Как только мне было предъявлено обвинение и у нас дома произвели обыск, мой тесть решил уехать из Орши. Он ушёл из отдела снабжения ещё в год нашего приезда, как только убедился в том, что его зарплаты не хватит даже на фаршированную рыбу по субботам и устроился на работу в небольшой ларёк. За эти годы ему удалось скопить кое-какие сбережения на «чёрный» день. Теперь он больше не был в финансовой зависимости от нас и решил не рисковать своим состоянием.
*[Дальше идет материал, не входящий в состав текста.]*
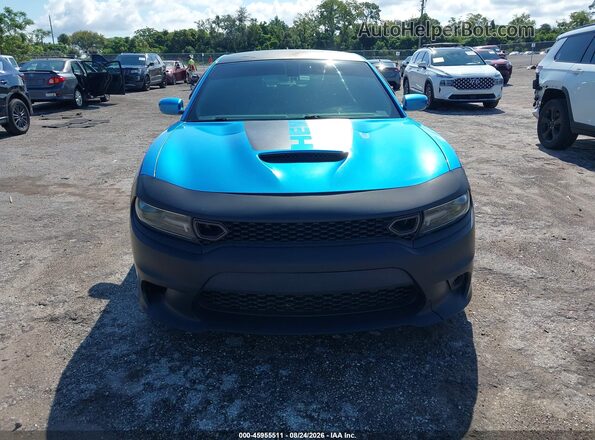 2C3CDXGJ3KH530927 2019 DODGE CHARGER Blue Widok zestawu wskaźników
Трудным было прощание Анечки с родителями. Они покидали её в самое трудное время, когда в любой день она могла остаться одна с двумя детьми, когда совсем не исключалась возможность и её ареста по делу о недостаче консервов. Больше всего нас обоих тревожила мысль о судьбе трёхлетних близнецов, которые в этом случае становились сиротами.

Уезжали родители на Украину, в Днепродзержинск, где они жили до войны и где находились многочисленные родственники. В ночь перед их отъездом никто из взрослых, кроме деда Абрама, не спал. Баба Рета не отходила от кроватки внуков и плакала. Она очень любила их и не представляла себе, как они будут одни. Было тяжело и обидно, что так удачно начатая служебная карьера внезапно оборвалась, что в этот трудный час от нас отвернулись все, даже родители.
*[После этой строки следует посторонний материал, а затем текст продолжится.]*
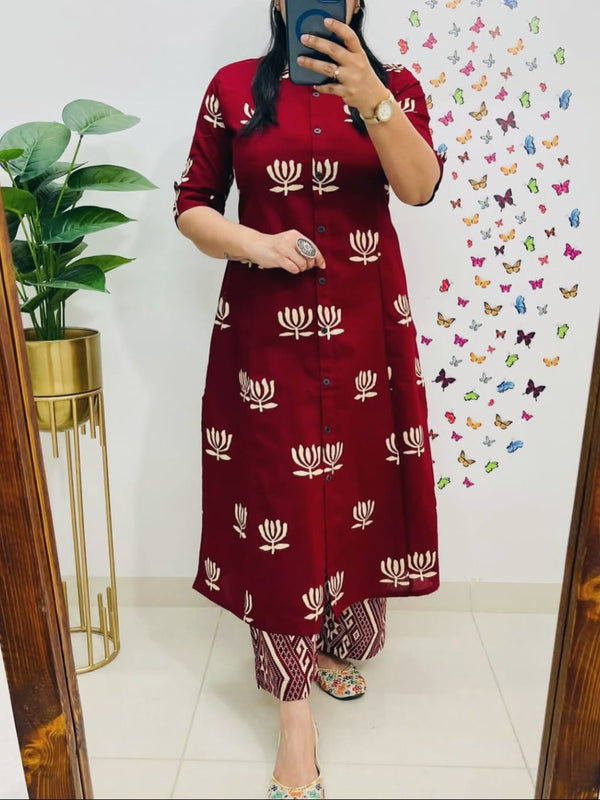Rosewood Cotton A-Line Printed Co-ord Set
Я часто тогда задавал себе вопрос: как могло случиться, что никому до нашей беды не было дела, что никто даже не пытался нас защитить. В стороне оказались и директор, и руководство министерства, которые ещё недавно восторгались нашими успехами в работе и самопожертвованием ради дела, которому служили. Даже коллектив, которому часто отдавали предпочтение перед семьёй и детьми, вроде оказался безразличен к нам.
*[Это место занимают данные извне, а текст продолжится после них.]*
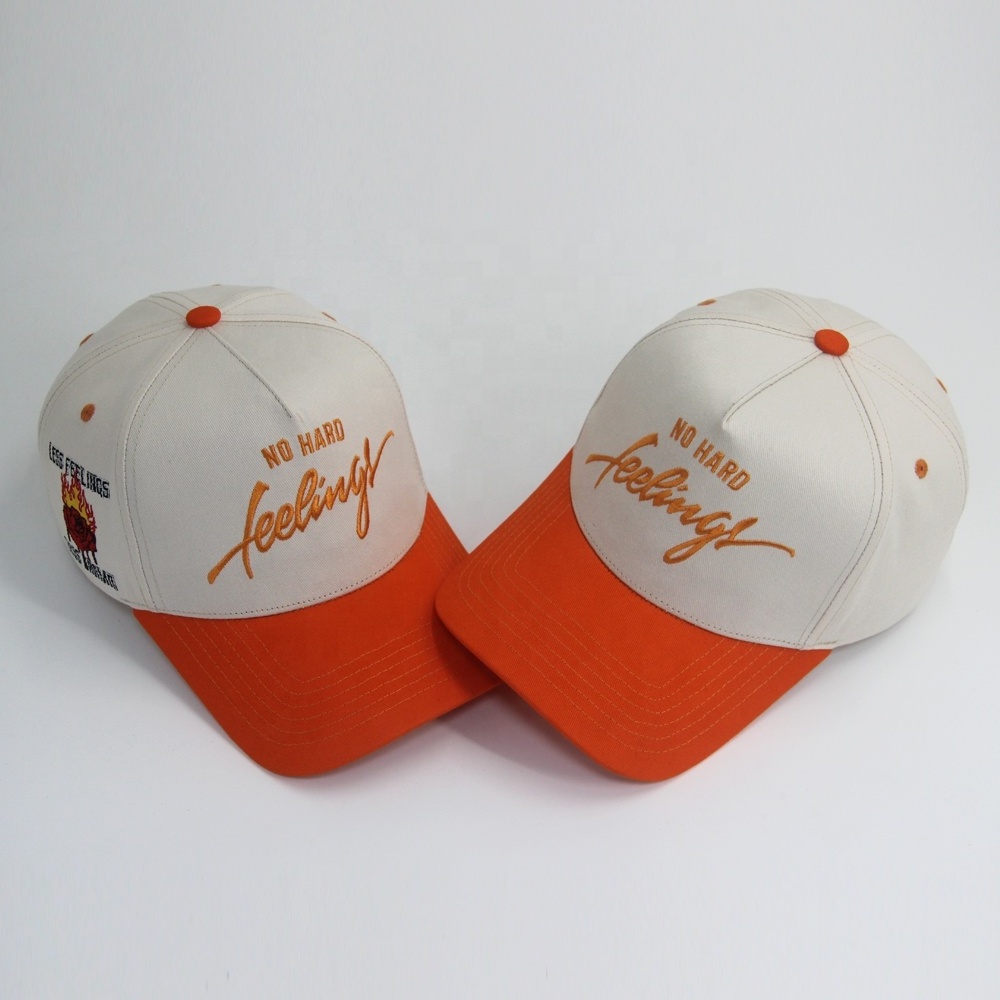 Wholesale Cap manufacturer Custom 5 panel curved brim structured baseball ball cap with  logo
Уезжали родители накануне Хануки. Перед отъездом дед тепло попрощался с внуками, поцеловал их и дал каждому необычно большую сумму «ханукагелт».

На прощание мальчики дружно воскликнули:

-Их бин а ид!

Бодрый и довольный своими внуками, дед Абрам направился к ожидавшей его директорской машине, на которой мы проводили родителей на вокзал.